Ecosyste.ms: Awesome

An open API service indexing awesome lists of open source software.

Awesome Lists | Featured Topics | Projects

https://github.com/leifwalsh/data-analysis-problem-sets


https://github.com/leifwalsh/data-analysis-problem-sets

Last synced: 7 days ago
JSON representation

Awesome Lists containing this project

README

        

# Data Analysis Problem Sets

This repository contains a sequence of problem sets for practicing working with
data in Python, with Jupyter, pandas, SQL, and a selection of visualization
tools. You can browse the syllabus and jump in wherever feels comfortable or
interesting. If you feel stuck in one area, maybe go back to a previous problem
set to practice.

## Setup

There are three ways to set up an environment to work on these problem sets:

### Jupyter Lite

The easiest way to get started is to open the problem sets in Jupyter Lite,
in your browser.
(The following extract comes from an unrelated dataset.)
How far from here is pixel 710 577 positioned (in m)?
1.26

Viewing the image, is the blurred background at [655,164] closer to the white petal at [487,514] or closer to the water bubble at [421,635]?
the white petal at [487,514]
Some Python packages won't come preinstalled, but you can do
most of the initial chapters without installing anything.

Open this project here:
[![lite-badge](https://jupyterlite.rtfd.io/en/latest/_static/badge.svg)](https://leifwalsh.github.io/data-analysis-problem-sets/lab/index.html)

Then, open `README.md` to get started. You can click the links to problem sets
from there.

You can also open any of the problem sets directly from GitHub, by clicking
**"Click here to open this notebook in your browser"** at the top of any
notebook.

### Codespaces

If you have a GitHub account, you can open this project in a Codespace. This
works with VS Code or Jupyter, and will give you a full Python environment
on Linux with all the packages you need preinstalled.

### Devcontainers

If you have VS Code and Docker installed on your computer, you can clone this
repository and open it in a devcontainer. This will give you a full local
Python environment on Linux with all the packages you need preinstalled.

## Syllabus

### Chapter 1: Foundations

Working with command line tools, Jupyter notebooks, and Python.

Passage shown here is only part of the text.